Sure enough the guy rang up a minute later.
I was cranky. I didn’t want a phone call. I hate making phone calls about insurance, and I don’t have the time. That’s why I used the web site. Heck, this type of transaction is what web sites are made for.
I told the guy so, and asked him to pass that on to his management, and I reluctantly agreed to have him ring back later. (5-6 minutes on the phone, he promised.) After all, perhaps it would be cheaper than Bingle… though it would need to be a significant amount to overcome the inconvenience of the phone call, and the deceptive web site.
You know what Youi, you’re not getting off to a good start on the whole customer-relationship front. If I’d wanted to discuss it on the phone, I would have clicked the “Quote by phone” button instead of the “Quote online” button.
So anyway, I took the subsequent call.

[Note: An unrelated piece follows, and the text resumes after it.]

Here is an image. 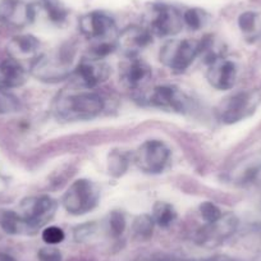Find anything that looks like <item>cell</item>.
<instances>
[{"label":"cell","instance_id":"cell-20","mask_svg":"<svg viewBox=\"0 0 261 261\" xmlns=\"http://www.w3.org/2000/svg\"><path fill=\"white\" fill-rule=\"evenodd\" d=\"M152 219H154L155 224L160 225L163 228H167L172 224L177 218V213H175L174 207L170 204L164 201H158L152 207Z\"/></svg>","mask_w":261,"mask_h":261},{"label":"cell","instance_id":"cell-8","mask_svg":"<svg viewBox=\"0 0 261 261\" xmlns=\"http://www.w3.org/2000/svg\"><path fill=\"white\" fill-rule=\"evenodd\" d=\"M73 76L81 86L86 87V89H92L108 79L109 67L99 58L92 57L90 59H82L74 67Z\"/></svg>","mask_w":261,"mask_h":261},{"label":"cell","instance_id":"cell-1","mask_svg":"<svg viewBox=\"0 0 261 261\" xmlns=\"http://www.w3.org/2000/svg\"><path fill=\"white\" fill-rule=\"evenodd\" d=\"M104 100L92 91L69 94L58 100L55 113L64 120H89L104 110Z\"/></svg>","mask_w":261,"mask_h":261},{"label":"cell","instance_id":"cell-24","mask_svg":"<svg viewBox=\"0 0 261 261\" xmlns=\"http://www.w3.org/2000/svg\"><path fill=\"white\" fill-rule=\"evenodd\" d=\"M21 108L19 99L12 92L0 87V114H11Z\"/></svg>","mask_w":261,"mask_h":261},{"label":"cell","instance_id":"cell-28","mask_svg":"<svg viewBox=\"0 0 261 261\" xmlns=\"http://www.w3.org/2000/svg\"><path fill=\"white\" fill-rule=\"evenodd\" d=\"M42 240L47 245H58L64 240V232L59 227H46L42 230Z\"/></svg>","mask_w":261,"mask_h":261},{"label":"cell","instance_id":"cell-9","mask_svg":"<svg viewBox=\"0 0 261 261\" xmlns=\"http://www.w3.org/2000/svg\"><path fill=\"white\" fill-rule=\"evenodd\" d=\"M80 30L87 39L108 40L115 31L114 19L102 12H90L80 18Z\"/></svg>","mask_w":261,"mask_h":261},{"label":"cell","instance_id":"cell-27","mask_svg":"<svg viewBox=\"0 0 261 261\" xmlns=\"http://www.w3.org/2000/svg\"><path fill=\"white\" fill-rule=\"evenodd\" d=\"M109 232L113 237H119L125 229V218L120 212H113L109 215Z\"/></svg>","mask_w":261,"mask_h":261},{"label":"cell","instance_id":"cell-13","mask_svg":"<svg viewBox=\"0 0 261 261\" xmlns=\"http://www.w3.org/2000/svg\"><path fill=\"white\" fill-rule=\"evenodd\" d=\"M152 34L149 29L141 26H129L119 34L117 44L129 57H135L140 50L151 44Z\"/></svg>","mask_w":261,"mask_h":261},{"label":"cell","instance_id":"cell-4","mask_svg":"<svg viewBox=\"0 0 261 261\" xmlns=\"http://www.w3.org/2000/svg\"><path fill=\"white\" fill-rule=\"evenodd\" d=\"M200 54V41L170 40L160 50V60L175 73H182Z\"/></svg>","mask_w":261,"mask_h":261},{"label":"cell","instance_id":"cell-16","mask_svg":"<svg viewBox=\"0 0 261 261\" xmlns=\"http://www.w3.org/2000/svg\"><path fill=\"white\" fill-rule=\"evenodd\" d=\"M151 77V68L141 59L129 57V60L123 65L122 80L128 87L139 89Z\"/></svg>","mask_w":261,"mask_h":261},{"label":"cell","instance_id":"cell-32","mask_svg":"<svg viewBox=\"0 0 261 261\" xmlns=\"http://www.w3.org/2000/svg\"><path fill=\"white\" fill-rule=\"evenodd\" d=\"M0 261H16L8 253H0Z\"/></svg>","mask_w":261,"mask_h":261},{"label":"cell","instance_id":"cell-26","mask_svg":"<svg viewBox=\"0 0 261 261\" xmlns=\"http://www.w3.org/2000/svg\"><path fill=\"white\" fill-rule=\"evenodd\" d=\"M199 210H200V214H201V218L206 222V224L215 223L217 220H219L220 217L223 215L219 207L210 201L202 202V204L200 205Z\"/></svg>","mask_w":261,"mask_h":261},{"label":"cell","instance_id":"cell-15","mask_svg":"<svg viewBox=\"0 0 261 261\" xmlns=\"http://www.w3.org/2000/svg\"><path fill=\"white\" fill-rule=\"evenodd\" d=\"M150 102L154 107L183 113L187 109L188 99L178 89L172 86H159L152 91Z\"/></svg>","mask_w":261,"mask_h":261},{"label":"cell","instance_id":"cell-11","mask_svg":"<svg viewBox=\"0 0 261 261\" xmlns=\"http://www.w3.org/2000/svg\"><path fill=\"white\" fill-rule=\"evenodd\" d=\"M207 65L209 68L206 72V79L214 89L229 90L234 86L237 80V67L232 60L218 57Z\"/></svg>","mask_w":261,"mask_h":261},{"label":"cell","instance_id":"cell-10","mask_svg":"<svg viewBox=\"0 0 261 261\" xmlns=\"http://www.w3.org/2000/svg\"><path fill=\"white\" fill-rule=\"evenodd\" d=\"M35 8L24 0H0V21L12 27H23L35 19Z\"/></svg>","mask_w":261,"mask_h":261},{"label":"cell","instance_id":"cell-2","mask_svg":"<svg viewBox=\"0 0 261 261\" xmlns=\"http://www.w3.org/2000/svg\"><path fill=\"white\" fill-rule=\"evenodd\" d=\"M74 57H76V50L71 45L60 47L54 54L37 58L31 65L32 74L40 81H63L71 74Z\"/></svg>","mask_w":261,"mask_h":261},{"label":"cell","instance_id":"cell-14","mask_svg":"<svg viewBox=\"0 0 261 261\" xmlns=\"http://www.w3.org/2000/svg\"><path fill=\"white\" fill-rule=\"evenodd\" d=\"M251 108V95L248 92H238L225 99L219 108V117L227 124L240 122L248 114Z\"/></svg>","mask_w":261,"mask_h":261},{"label":"cell","instance_id":"cell-18","mask_svg":"<svg viewBox=\"0 0 261 261\" xmlns=\"http://www.w3.org/2000/svg\"><path fill=\"white\" fill-rule=\"evenodd\" d=\"M40 47V41L32 35H21L16 36L9 42V51L13 55L14 59H22V58L32 57L36 54Z\"/></svg>","mask_w":261,"mask_h":261},{"label":"cell","instance_id":"cell-3","mask_svg":"<svg viewBox=\"0 0 261 261\" xmlns=\"http://www.w3.org/2000/svg\"><path fill=\"white\" fill-rule=\"evenodd\" d=\"M100 199V191L94 182L79 179L65 191L62 204L65 212L72 215H84L95 209Z\"/></svg>","mask_w":261,"mask_h":261},{"label":"cell","instance_id":"cell-7","mask_svg":"<svg viewBox=\"0 0 261 261\" xmlns=\"http://www.w3.org/2000/svg\"><path fill=\"white\" fill-rule=\"evenodd\" d=\"M150 32L159 37L174 36L183 27V16L177 8L158 4L151 8L149 19Z\"/></svg>","mask_w":261,"mask_h":261},{"label":"cell","instance_id":"cell-6","mask_svg":"<svg viewBox=\"0 0 261 261\" xmlns=\"http://www.w3.org/2000/svg\"><path fill=\"white\" fill-rule=\"evenodd\" d=\"M170 150L159 140L145 141L134 155V160L140 170L147 174H159L167 167Z\"/></svg>","mask_w":261,"mask_h":261},{"label":"cell","instance_id":"cell-17","mask_svg":"<svg viewBox=\"0 0 261 261\" xmlns=\"http://www.w3.org/2000/svg\"><path fill=\"white\" fill-rule=\"evenodd\" d=\"M27 81V72L23 65L14 58L3 60L0 63V87L14 89Z\"/></svg>","mask_w":261,"mask_h":261},{"label":"cell","instance_id":"cell-29","mask_svg":"<svg viewBox=\"0 0 261 261\" xmlns=\"http://www.w3.org/2000/svg\"><path fill=\"white\" fill-rule=\"evenodd\" d=\"M257 24V14L255 12H245L238 18V26L243 32H252Z\"/></svg>","mask_w":261,"mask_h":261},{"label":"cell","instance_id":"cell-22","mask_svg":"<svg viewBox=\"0 0 261 261\" xmlns=\"http://www.w3.org/2000/svg\"><path fill=\"white\" fill-rule=\"evenodd\" d=\"M47 18L54 23H63L68 17V11L60 0H41Z\"/></svg>","mask_w":261,"mask_h":261},{"label":"cell","instance_id":"cell-23","mask_svg":"<svg viewBox=\"0 0 261 261\" xmlns=\"http://www.w3.org/2000/svg\"><path fill=\"white\" fill-rule=\"evenodd\" d=\"M154 225L155 222L151 215H139L135 219L134 225H132L135 237L139 238V240H147V238H150L152 236V232H154Z\"/></svg>","mask_w":261,"mask_h":261},{"label":"cell","instance_id":"cell-25","mask_svg":"<svg viewBox=\"0 0 261 261\" xmlns=\"http://www.w3.org/2000/svg\"><path fill=\"white\" fill-rule=\"evenodd\" d=\"M183 16V23L187 24L191 30H200L204 26L205 21H206V13L201 9L197 8H191L187 9Z\"/></svg>","mask_w":261,"mask_h":261},{"label":"cell","instance_id":"cell-30","mask_svg":"<svg viewBox=\"0 0 261 261\" xmlns=\"http://www.w3.org/2000/svg\"><path fill=\"white\" fill-rule=\"evenodd\" d=\"M39 257L41 261H62V253L57 248L46 247L40 250Z\"/></svg>","mask_w":261,"mask_h":261},{"label":"cell","instance_id":"cell-21","mask_svg":"<svg viewBox=\"0 0 261 261\" xmlns=\"http://www.w3.org/2000/svg\"><path fill=\"white\" fill-rule=\"evenodd\" d=\"M0 227L8 234L26 233L21 215L14 212H3L0 214Z\"/></svg>","mask_w":261,"mask_h":261},{"label":"cell","instance_id":"cell-31","mask_svg":"<svg viewBox=\"0 0 261 261\" xmlns=\"http://www.w3.org/2000/svg\"><path fill=\"white\" fill-rule=\"evenodd\" d=\"M206 261H234L233 258L228 257V256H223V255H215L213 257L207 258Z\"/></svg>","mask_w":261,"mask_h":261},{"label":"cell","instance_id":"cell-12","mask_svg":"<svg viewBox=\"0 0 261 261\" xmlns=\"http://www.w3.org/2000/svg\"><path fill=\"white\" fill-rule=\"evenodd\" d=\"M238 225L237 218L233 214H223L219 220L212 224H206L197 234V241L201 245L205 243H218L233 234Z\"/></svg>","mask_w":261,"mask_h":261},{"label":"cell","instance_id":"cell-5","mask_svg":"<svg viewBox=\"0 0 261 261\" xmlns=\"http://www.w3.org/2000/svg\"><path fill=\"white\" fill-rule=\"evenodd\" d=\"M21 207L22 214L19 215L23 220L26 233H34L54 217L58 202L49 196H40L27 199Z\"/></svg>","mask_w":261,"mask_h":261},{"label":"cell","instance_id":"cell-19","mask_svg":"<svg viewBox=\"0 0 261 261\" xmlns=\"http://www.w3.org/2000/svg\"><path fill=\"white\" fill-rule=\"evenodd\" d=\"M130 156L123 150H113L108 156V172L112 177L119 178L127 172Z\"/></svg>","mask_w":261,"mask_h":261}]
</instances>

The bloke was polite, quick and professional, but the questions included nothing they couldn’t have asked online.
Except this: he asked who I was currently with, and what their premium was. He said Bingle is a hard one to compete with, and Youi’s cover is better, with more benefits (which may well be true, but what do I care if I have never ever claimed, and drive so little that, touch wood, I’ll never have to?)…
Here’s the kicker: He said that the best premium they could offer me is $466.85.
Yes, after all that, after wasting my time with an unwanted phone call, Youi was $91.75 higher than Bingle.
I think at this point you can guess who’s getting my money.